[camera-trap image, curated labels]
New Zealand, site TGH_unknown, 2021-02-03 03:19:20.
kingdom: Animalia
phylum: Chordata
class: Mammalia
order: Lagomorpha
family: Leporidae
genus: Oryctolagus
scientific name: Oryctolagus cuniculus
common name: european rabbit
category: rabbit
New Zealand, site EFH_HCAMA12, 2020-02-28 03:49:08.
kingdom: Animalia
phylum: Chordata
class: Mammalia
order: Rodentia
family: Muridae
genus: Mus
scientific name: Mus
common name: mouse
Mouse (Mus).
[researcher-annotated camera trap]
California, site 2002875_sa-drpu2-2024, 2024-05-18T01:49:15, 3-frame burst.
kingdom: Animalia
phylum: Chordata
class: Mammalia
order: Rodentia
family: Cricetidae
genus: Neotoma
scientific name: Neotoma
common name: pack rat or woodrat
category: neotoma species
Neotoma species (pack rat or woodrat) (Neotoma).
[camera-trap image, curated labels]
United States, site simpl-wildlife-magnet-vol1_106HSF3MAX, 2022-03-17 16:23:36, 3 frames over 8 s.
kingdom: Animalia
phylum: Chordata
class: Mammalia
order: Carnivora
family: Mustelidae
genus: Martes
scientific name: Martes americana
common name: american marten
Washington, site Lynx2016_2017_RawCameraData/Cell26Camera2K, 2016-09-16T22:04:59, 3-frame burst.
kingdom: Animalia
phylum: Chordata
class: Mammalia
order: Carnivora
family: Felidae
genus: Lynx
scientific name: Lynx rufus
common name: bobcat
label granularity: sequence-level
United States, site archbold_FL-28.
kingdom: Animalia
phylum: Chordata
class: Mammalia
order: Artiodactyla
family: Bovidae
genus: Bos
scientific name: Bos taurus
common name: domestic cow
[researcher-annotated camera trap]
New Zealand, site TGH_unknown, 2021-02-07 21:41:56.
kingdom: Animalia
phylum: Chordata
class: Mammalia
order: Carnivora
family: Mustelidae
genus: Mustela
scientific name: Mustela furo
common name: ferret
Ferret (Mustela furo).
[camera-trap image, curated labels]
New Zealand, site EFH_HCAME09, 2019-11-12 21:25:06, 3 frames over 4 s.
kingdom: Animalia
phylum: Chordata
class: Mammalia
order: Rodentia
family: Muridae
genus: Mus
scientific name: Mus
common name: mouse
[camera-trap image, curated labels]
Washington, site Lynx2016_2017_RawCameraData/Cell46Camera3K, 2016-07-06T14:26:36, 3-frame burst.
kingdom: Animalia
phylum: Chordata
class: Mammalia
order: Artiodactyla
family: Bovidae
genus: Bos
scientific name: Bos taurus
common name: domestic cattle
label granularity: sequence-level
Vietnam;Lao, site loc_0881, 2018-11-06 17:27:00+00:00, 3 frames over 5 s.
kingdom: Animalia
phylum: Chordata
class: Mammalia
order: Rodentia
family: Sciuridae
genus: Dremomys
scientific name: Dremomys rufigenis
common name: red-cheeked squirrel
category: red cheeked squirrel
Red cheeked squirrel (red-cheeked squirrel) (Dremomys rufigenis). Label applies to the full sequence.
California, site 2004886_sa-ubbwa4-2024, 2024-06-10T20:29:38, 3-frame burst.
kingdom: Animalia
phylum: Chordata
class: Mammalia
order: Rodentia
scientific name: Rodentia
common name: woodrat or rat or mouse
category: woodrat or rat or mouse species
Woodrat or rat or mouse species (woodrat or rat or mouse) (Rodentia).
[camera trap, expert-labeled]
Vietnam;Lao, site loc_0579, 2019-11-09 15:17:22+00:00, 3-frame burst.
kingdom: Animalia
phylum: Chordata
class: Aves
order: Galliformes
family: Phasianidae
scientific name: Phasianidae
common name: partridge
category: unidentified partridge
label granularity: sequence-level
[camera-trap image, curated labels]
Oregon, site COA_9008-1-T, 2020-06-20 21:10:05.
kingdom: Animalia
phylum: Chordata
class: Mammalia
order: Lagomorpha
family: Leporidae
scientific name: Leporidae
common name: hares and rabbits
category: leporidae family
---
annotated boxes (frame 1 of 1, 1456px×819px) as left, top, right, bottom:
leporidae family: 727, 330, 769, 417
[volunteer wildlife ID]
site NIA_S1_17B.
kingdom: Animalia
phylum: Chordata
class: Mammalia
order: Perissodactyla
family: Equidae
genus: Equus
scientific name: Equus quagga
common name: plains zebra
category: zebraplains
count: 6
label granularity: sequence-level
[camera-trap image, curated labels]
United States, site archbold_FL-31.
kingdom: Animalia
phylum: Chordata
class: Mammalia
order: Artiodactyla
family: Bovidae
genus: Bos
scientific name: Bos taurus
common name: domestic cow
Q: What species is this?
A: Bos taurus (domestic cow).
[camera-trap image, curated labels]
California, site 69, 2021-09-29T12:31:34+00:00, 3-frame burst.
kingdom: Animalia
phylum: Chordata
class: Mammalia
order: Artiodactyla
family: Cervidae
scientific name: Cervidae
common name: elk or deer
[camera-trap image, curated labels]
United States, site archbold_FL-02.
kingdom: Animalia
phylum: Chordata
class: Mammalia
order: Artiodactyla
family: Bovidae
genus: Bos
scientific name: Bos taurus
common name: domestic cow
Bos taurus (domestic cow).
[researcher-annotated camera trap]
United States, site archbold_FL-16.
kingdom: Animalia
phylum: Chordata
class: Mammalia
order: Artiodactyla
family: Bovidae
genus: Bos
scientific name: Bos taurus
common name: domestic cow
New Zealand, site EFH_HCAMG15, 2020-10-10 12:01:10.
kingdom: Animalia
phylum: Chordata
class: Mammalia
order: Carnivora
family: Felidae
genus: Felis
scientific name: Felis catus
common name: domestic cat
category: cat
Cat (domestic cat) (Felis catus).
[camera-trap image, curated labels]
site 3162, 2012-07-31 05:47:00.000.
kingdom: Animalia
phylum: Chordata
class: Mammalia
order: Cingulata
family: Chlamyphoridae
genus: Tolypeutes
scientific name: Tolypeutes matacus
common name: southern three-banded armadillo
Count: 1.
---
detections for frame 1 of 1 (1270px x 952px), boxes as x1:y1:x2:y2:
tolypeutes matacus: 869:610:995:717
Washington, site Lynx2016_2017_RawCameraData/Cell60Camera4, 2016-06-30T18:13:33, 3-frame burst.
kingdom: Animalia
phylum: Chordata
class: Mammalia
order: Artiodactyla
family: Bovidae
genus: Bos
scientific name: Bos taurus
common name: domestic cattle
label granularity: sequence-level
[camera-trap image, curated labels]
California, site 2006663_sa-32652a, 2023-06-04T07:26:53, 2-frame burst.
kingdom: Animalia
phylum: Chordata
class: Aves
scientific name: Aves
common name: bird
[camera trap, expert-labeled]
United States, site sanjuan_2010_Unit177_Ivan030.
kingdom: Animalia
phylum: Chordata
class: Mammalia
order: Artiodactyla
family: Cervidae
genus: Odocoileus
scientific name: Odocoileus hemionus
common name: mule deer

○ ○ ○ ○ ○ ○ ○

• [Task instructions]: Retype the listing above exactly as it appears.

• [Response area]:
[camera-trap image, curated labels]
New Zealand, site TGH_unknown, 2021-02-03 03:19:20.
kingdom: Animalia
phylum: Chordata
class: Mammalia
order: Lagomorpha
family: Leporidae
genus: Oryctolagus
scientific name: Oryctolagus cuniculus
common name: european rabbit
category: rabbit
New Zealand, site EFH_HCAMA12, 2020-02-28 03:49:08.
kingdom: Animalia
phylum: Chordata
class: Mammalia
order: Rodentia
family: Muridae
genus: Mus
scientific name: Mus
common name: mouse
Mouse (Mus).
[researcher-annotated camera trap]
California, site 2002875_sa-drpu2-2024, 2024-05-18T01:49:15, 3-frame burst.
kingdom: Animalia
phylum: Chordata
class: Mammalia
order: Rodentia
family: Cricetidae
genus: Neotoma
scientific name: Neotoma
common name: pack rat or woodrat
category: neotoma species
Neotoma species (pack rat or woodrat) (Neotoma).
[camera-trap image, curated labels]
United States, site simpl-wildlife-magnet-vol1_106HSF3MAX, 2022-03-17 16:23:36, 3 frames over 8 s.
kingdom: Animalia
phylum: Chordata
class: Mammalia
order: Carnivora
family: Mustelidae
genus: Martes
scientific name: Martes americana
common name: american marten
Washington, site Lynx2016_2017_RawCameraData/Cell26Camera2K, 2016-09-16T22:04:59, 3-frame burst.
kingdom: Animalia
phylum: Chordata
class: Mammalia
order: Carnivora
family: Felidae
genus: Lynx
scientific name: Lynx rufus
common name: bobcat
label granularity: sequence-level
United States, site archbold_FL-28.
kingdom: Animalia
phylum: Chordata
class: Mammalia
order: Artiodactyla
family: Bovidae
genus: Bos
scientific name: Bos taurus
common name: domestic cow
[researcher-annotated camera trap]
New Zealand, site TGH_unknown, 2021-02-07 21:41:56.
kingdom: Animalia
phylum: Chordata
class: Mammalia
order: Carnivora
family: Mustelidae
genus: Mustela
scientific name: Mustela furo
common name: ferret
Ferret (Mustela furo).
[camera-trap image, curated labels]
New Zealand, site EFH_HCAME09, 2019-11-12 21:25:06, 3 frames over 4 s.
kingdom: Animalia
phylum: Chordata
class: Mammalia
order: Rodentia
family: Muridae
genus: Mus
scientific name: Mus
common name: mouse
[camera-trap image, curated labels]
Washington, site Lynx2016_2017_RawCameraData/Cell46Camera3K, 2016-07-06T14:26:36, 3-frame burst.
kingdom: Animalia
phylum: Chordata
class: Mammalia
order: Artiodactyla
family: Bovidae
genus: Bos
scientific name: Bos taurus
common name: domestic cattle
label granularity: sequence-level
Vietnam;Lao, site loc_0881, 2018-11-06 17:27:00+00:00, 3 frames over 5 s.
kingdom: Animalia
phylum: Chordata
class: Mammalia
order: Rodentia
family: Sciuridae
genus: Dremomys
scientific name: Dremomys rufigenis
common name: red-cheeked squirrel
category: red cheeked squirrel
Red cheeked squirrel (red-cheeked squirrel) (Dremomys rufigenis). Label applies to the full sequence.
California, site 2004886_sa-ubbwa4-2024, 2024-06-10T20:29:38, 3-frame burst.
kingdom: Animalia
phylum: Chordata
class: Mammalia
order: Rodentia
scientific name: Rodentia
common name: woodrat or rat or mouse
category: woodrat or rat or mouse species
Woodrat or rat or mouse species (woodrat or rat or mouse) (Rodentia).
[camera trap, expert-labeled]
Vietnam;Lao, site loc_0579, 2019-11-09 15:17:22+00:00, 3-frame burst.
kingdom: Animalia
phylum: Chordata
class: Aves
order: Galliformes
family: Phasianidae
scientific name: Phasianidae
common name: partridge
category: unidentified partridge
label granularity: sequence-level
[camera-trap image, curated labels]
Oregon, site COA_9008-1-T, 2020-06-20 21:10:05.
kingdom: Animalia
phylum: Chordata
class: Mammalia
order: Lagomorpha
family: Leporidae
scientific name: Leporidae
common name: hares and rabbits
category: leporidae family
---
annotated boxes (frame 1 of 1, 1456px×819px) as left, top, right, bottom:
leporidae family: 727, 330, 769, 417
[volunteer wildlife ID]
site NIA_S1_17B.
kingdom: Animalia
phylum: Chordata
class: Mammalia
order: Perissodactyla
family: Equidae
genus: Equus
scientific name: Equus quagga
common name: plains zebra
category: zebraplains
count: 6
label granularity: sequence-level
[camera-trap image, curated labels]
United States, site archbold_FL-31.
kingdom: Animalia
phylum: Chordata
class: Mammalia
order: Artiodactyla
family: Bovidae
genus: Bos
scientific name: Bos taurus
common name: domestic cow
Q: What species is this?
A: Bos taurus (domestic cow).
[camera-trap image, curated labels]
California, site 69, 2021-09-29T12:31:34+00:00, 3-frame burst.
kingdom: Animalia
phylum: Chordata
class: Mammalia
order: Artiodactyla
family: Cervidae
scientific name: Cervidae
common name: elk or deer
[camera-trap image, curated labels]
United States, site archbold_FL-02.
kingdom: Animalia
phylum: Chordata
class: Mammalia
order: Artiodactyla
family: Bovidae
genus: Bos
scientific name: Bos taurus
common name: domestic cow
Bos taurus (domestic cow).
[researcher-annotated camera trap]
United States, site archbold_FL-16.
kingdom: Animalia
phylum: Chordata
class: Mammalia
order: Artiodactyla
family: Bovidae
genus: Bos
scientific name: Bos taurus
common name: domestic cow
New Zealand, site EFH_HCAMG15, 2020-10-10 12:01:10.
kingdom: Animalia
phylum: Chordata
class: Mammalia
order: Carnivora
family: Felidae
genus: Felis
scientific name: Felis catus
common name: domestic cat
category: cat
Cat (domestic cat) (Felis catus).
[camera-trap image, curated labels]
site 3162, 2012-07-31 05:47:00.000.
kingdom: Animalia
phylum: Chordata
class: Mammalia
order: Cingulata
family: Chlamyphoridae
genus: Tolypeutes
scientific name: Tolypeutes matacus
common name: southern three-banded armadillo
Count: 1.
---
detections for frame 1 of 1 (1270px x 952px), boxes as x1:y1:x2:y2:
tolypeutes matacus: 869:610:995:717
Washington, site Lynx2016_2017_RawCameraData/Cell60Camera4, 2016-06-30T18:13:33, 3-frame burst.
kingdom: Animalia
phylum: Chordata
class: Mammalia
order: Artiodactyla
family: Bovidae
genus: Bos
scientific name: Bos taurus
common name: domestic cattle
label granularity: sequence-level
[camera-trap image, curated labels]
California, site 2006663_sa-32652a, 2023-06-04T07:26:53, 2-frame burst.
kingdom: Animalia
phylum: Chordata
class: Aves
scientific name: Aves
common name: bird
[camera trap, expert-labeled]
United States, site sanjuan_2010_Unit177_Ivan030.
kingdom: Animalia
phylum: Chordata
class: Mammalia
order: Artiodactyla
family: Cervidae
genus: Odocoileus
scientific name: Odocoileus hemionus
common name: mule deer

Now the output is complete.